There are two extremes as far as our approach to design is concerned:

Piecemeal Approach - Not paying enough attention to design and writing code on a piecemeal basis. It can be due to lack of necessary technical expertise or due to high misinterpretation of the Lean Development concept and thus making it more leaner than it has to be.
[This leads to highly unmanageable and poor quality code and will have impact during and after the development cycle]

Best Design Approach - Trying to apply everything you learnt about 'Software Design' and 'Design Patterns'. Well, I was not an exception here. :)
[Possible under all imaginary and ideal conditions like - you have unlimited time OR you do everything right to the perfection the very first time. Practically, it is never possible.]

Common sense and business sense play their roles in coming up with a design that is ‘necessary and sufficient’ with reasonable trade-offs made. In other words, it is about the art of looking beyond your code. 'Trying for a right design at a wrong time or for a wrong reason may turn out to be more dangerous than a poor design.
What When Why

What-to-do?
Invest in better design only if it is necessary and only when it satisfies the simple rule of ‘Return on Investment (RoI)’ .

For example, assume you are developing a tool for some kind of Tax Processing requirement, supporting two different Tax Implementations, say Sales Tax and Corporate Tax.
-- If you are sure that no other tax types will be added in future, do not try to get the best design in terms of abstractions and reusability. It is not necessary though technically right. Handle them with simple if-else logic wherever you can, after having just-sufficient abstractions and reusable code implemented.
-- On the other hand, if you know there are going to be multiple other tax types supported, handle them better in terms of design. It is technically right and necessary as well. Even, this helps you make right decisions on all other connected things like whether to use a radio button or a drop-down box for selecting the Tax type on the front-end.

When-to-do?
  • Temporary trade-off
For example, if you are about to make a code drop and you have noticed a 'non-trivial but useful' design change to be made, do not handle this in haste. Your decision might be right, but not the time. Rather, push this to the next iteration, probably as a first things to do.

  • Permanent trade-off
For example, if you are product based and your eye has caught a design improvement to be made right before a release, let the technical guy inside you sleep for some more time. You are too late, though you are right. The best design 'now' is the design that is already working.

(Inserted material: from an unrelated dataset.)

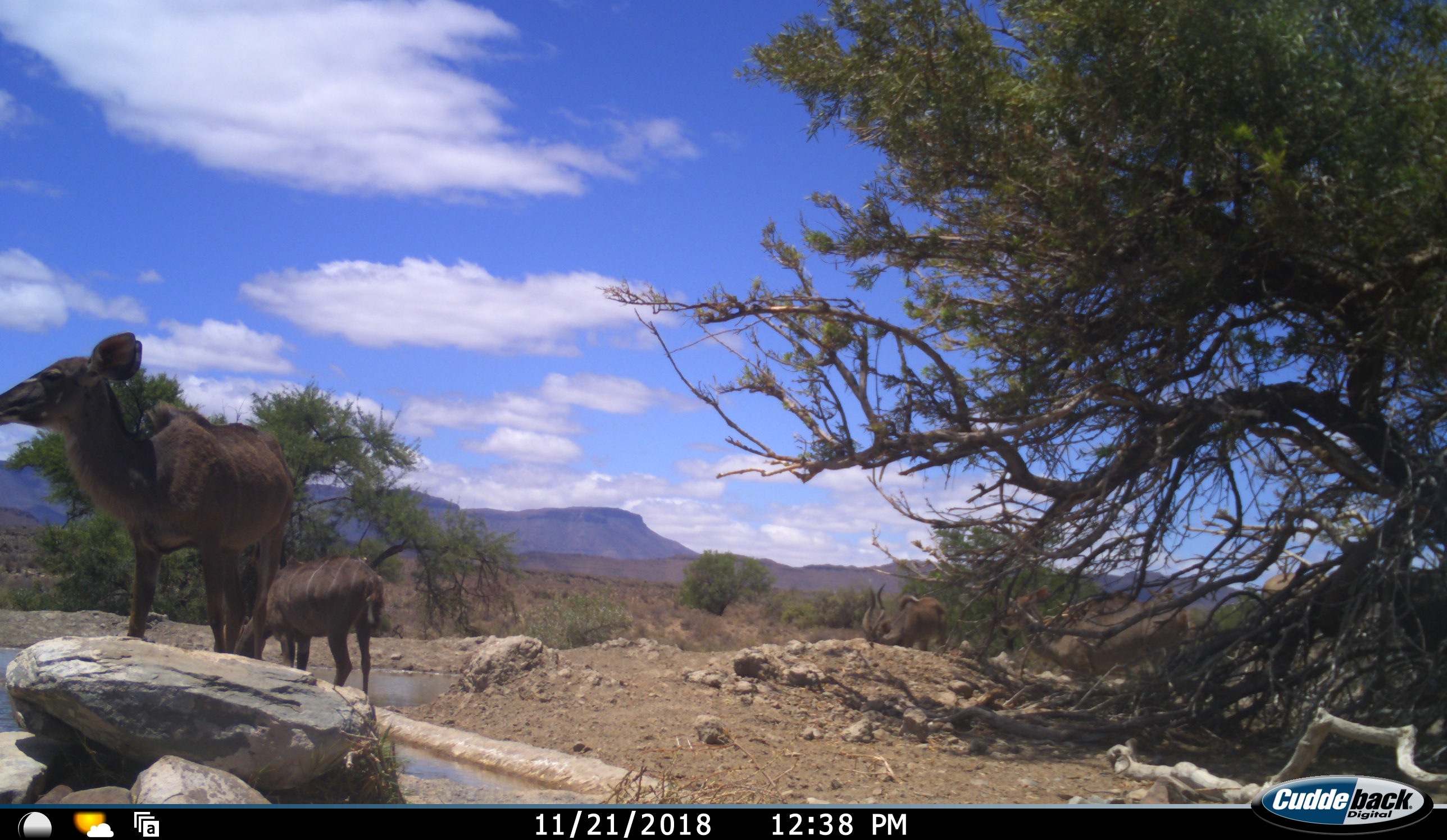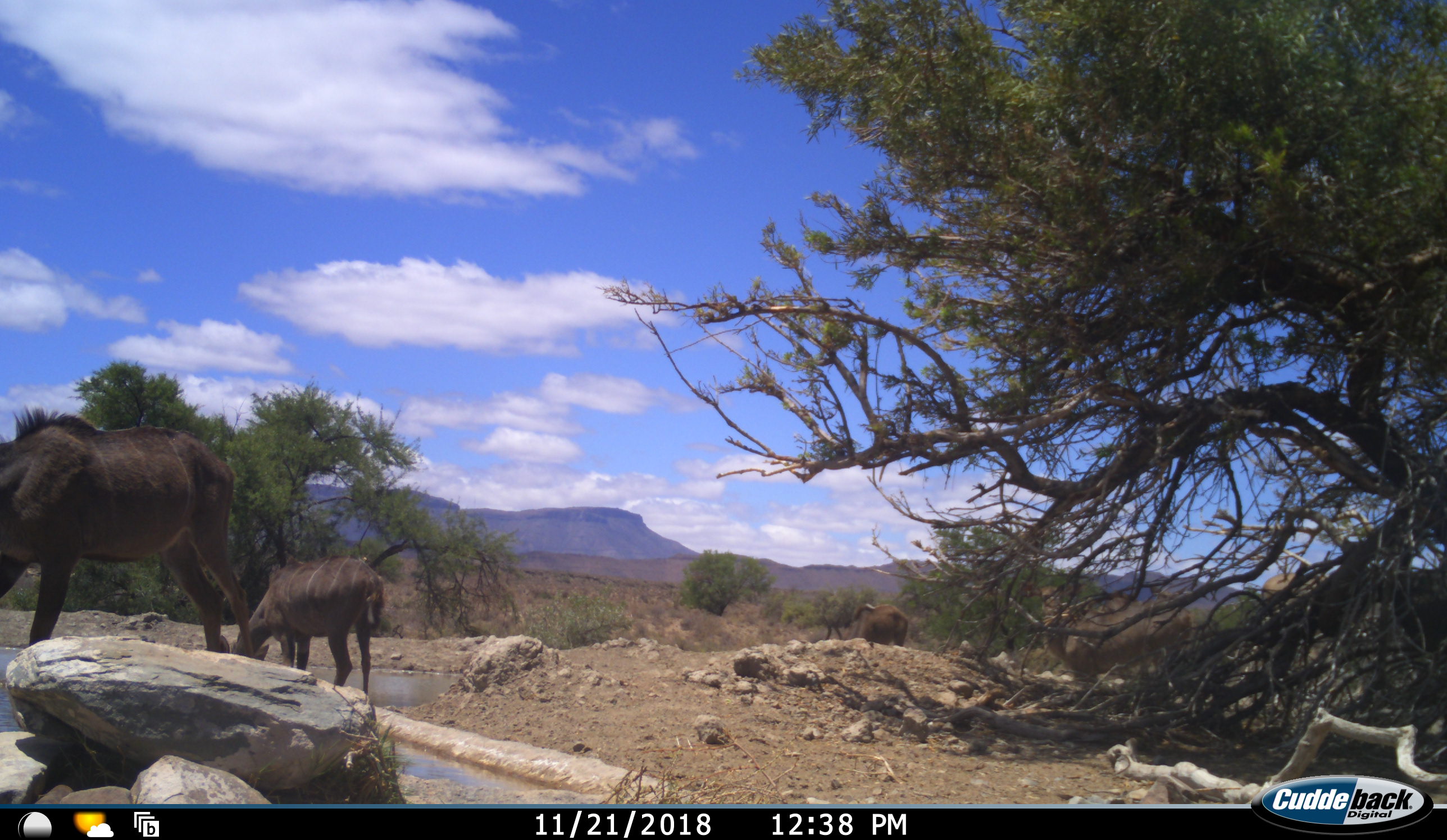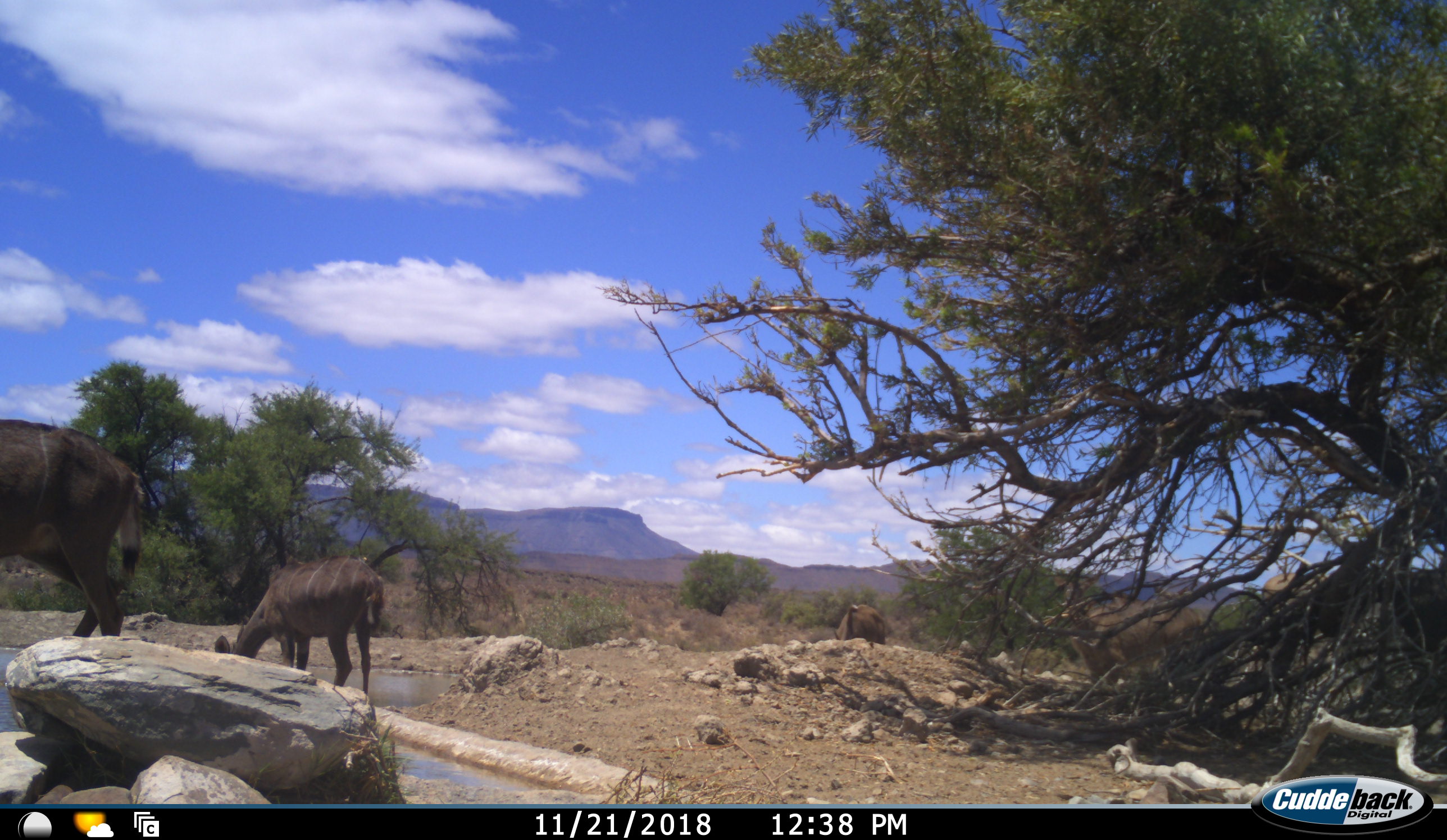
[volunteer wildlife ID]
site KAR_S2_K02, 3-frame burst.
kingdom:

This is where ‘Don’t change working code’ makes sense.
[If the impact is significant but not severe (like a typical performance issue), it can be handled in a follow-up release.]

Why-to-do?
It is mixed with what-to-do and when-to-do.

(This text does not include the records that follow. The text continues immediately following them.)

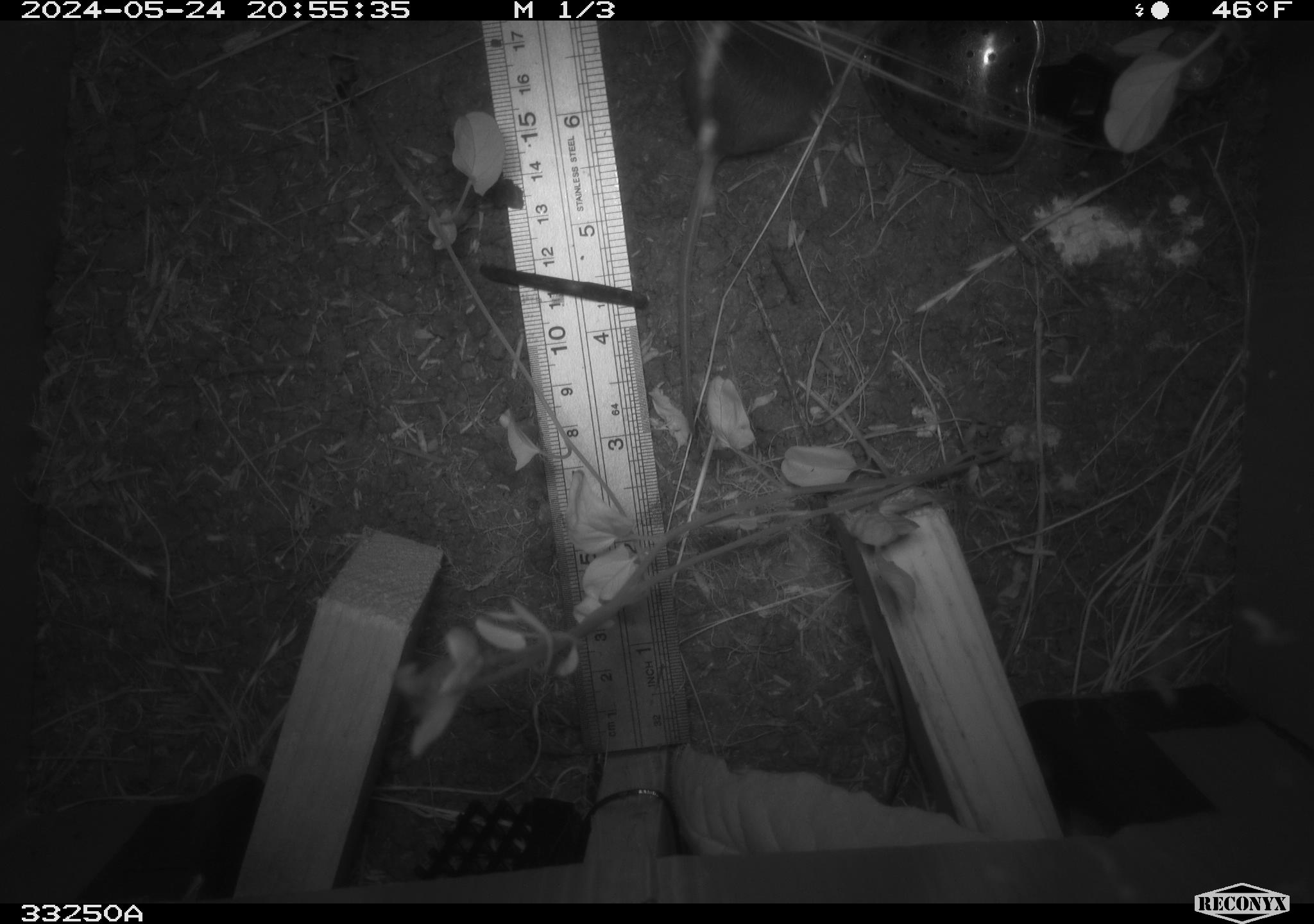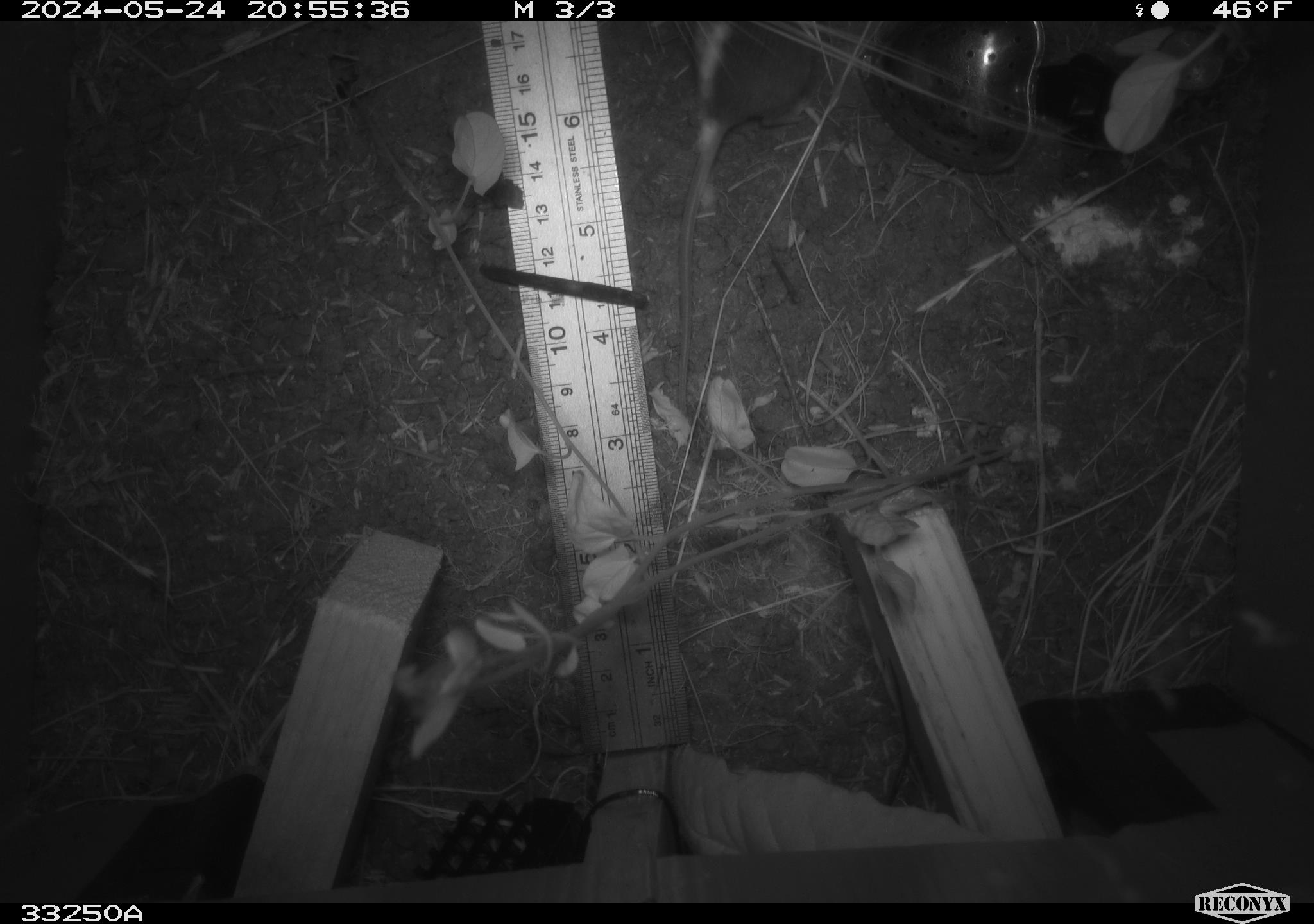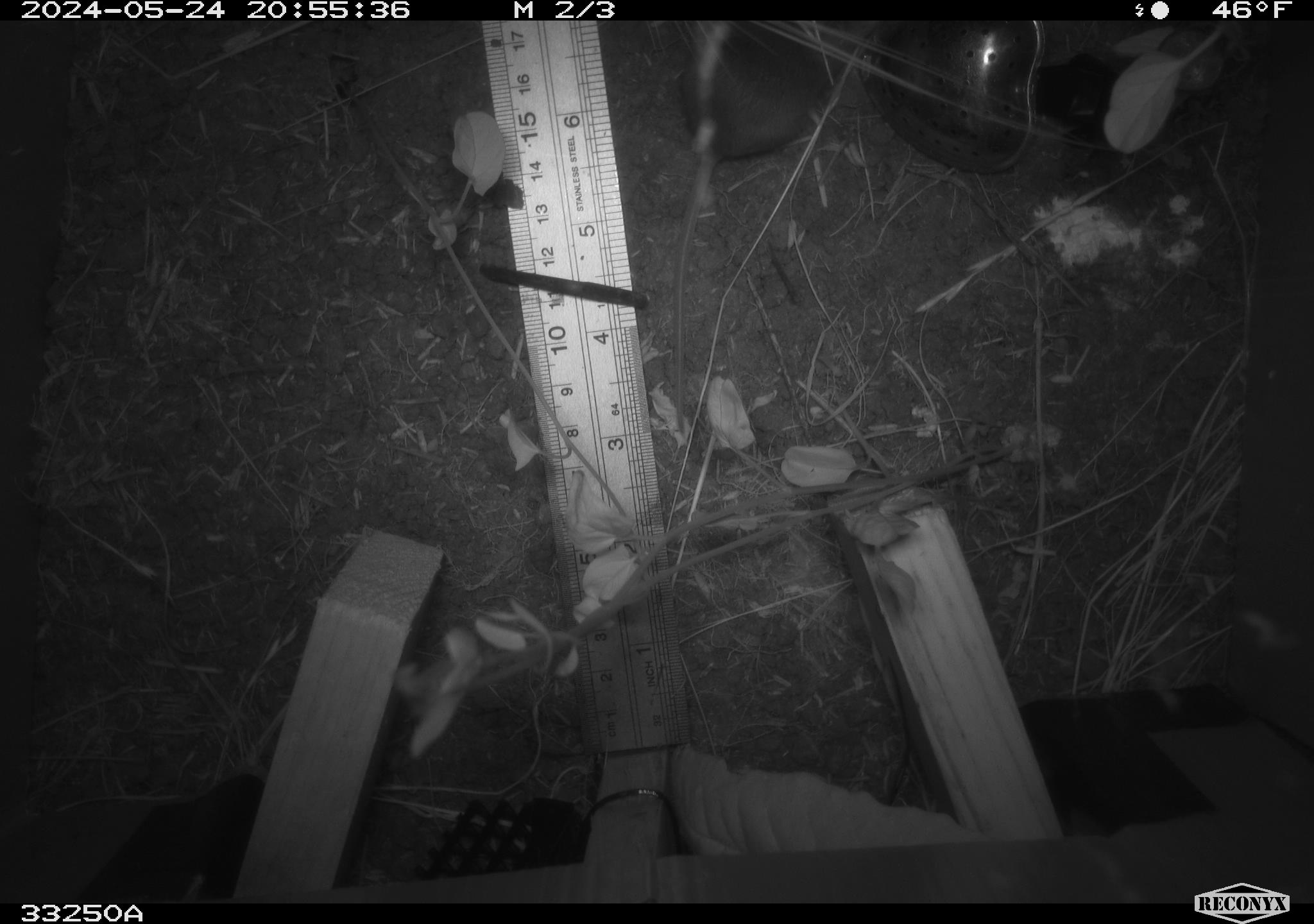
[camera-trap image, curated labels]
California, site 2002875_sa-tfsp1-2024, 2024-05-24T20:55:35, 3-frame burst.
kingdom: Animalia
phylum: Chordata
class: Mammalia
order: Rodentia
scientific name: Rodentia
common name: rodent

-- Why do I need to design this way or that way?
-- What is the benefit for me or the impact on me during the development cycle? (Well, it is not about your performance appraisal and pay hike. :) )
-- What is the value/impact for the customer after the delivery?

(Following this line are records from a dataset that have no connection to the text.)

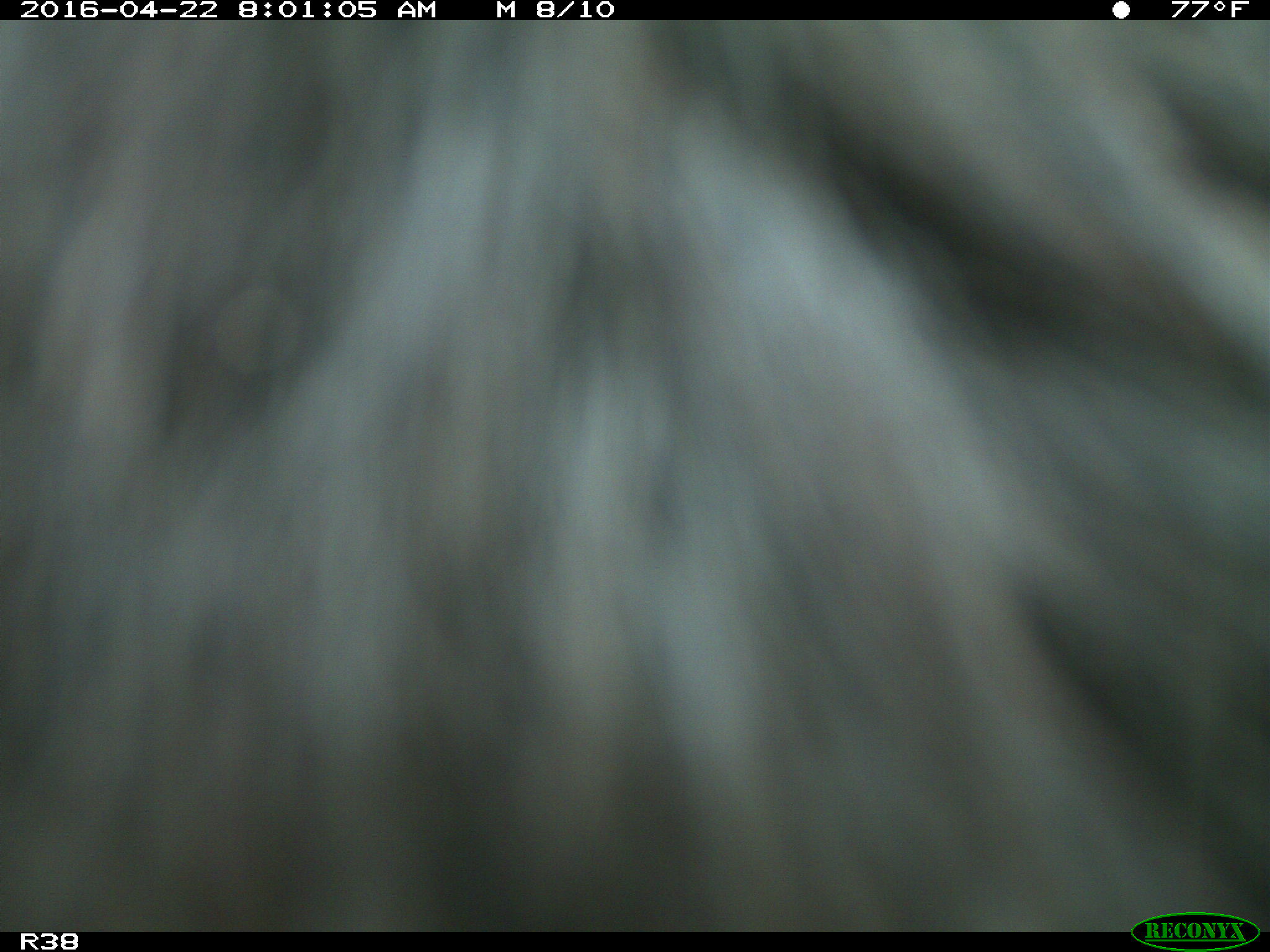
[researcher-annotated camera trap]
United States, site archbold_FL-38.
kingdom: Animalia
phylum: Chordata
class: Mammalia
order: Artiodactyla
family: Bovidae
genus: Bos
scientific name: Bos taurus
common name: domestic cow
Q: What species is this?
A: Bos taurus (domestic cow).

If you don’t have enough time or enough data and you have to choose between 'better design' and ‘working code’, it makes perfect sense to prefer the latter. Spend the time you have for doing better things like - testing your code properly and fixing any potential bugs.





Questions to AskAre you making the right design decision (to-do or not-to-do) at the right time?


Are you considering the 'value proposition' in making the design decisions?






(Attribution: Images on this post are downloaded from FreeDigitalPhotos.Net)

1 comment:

Unknown said...

Very valid points. Often, the business need for releasing an application far exceeds the long-term benefits of design changes, even when the need is obvious. We should still do them, but, as you said, in the next release.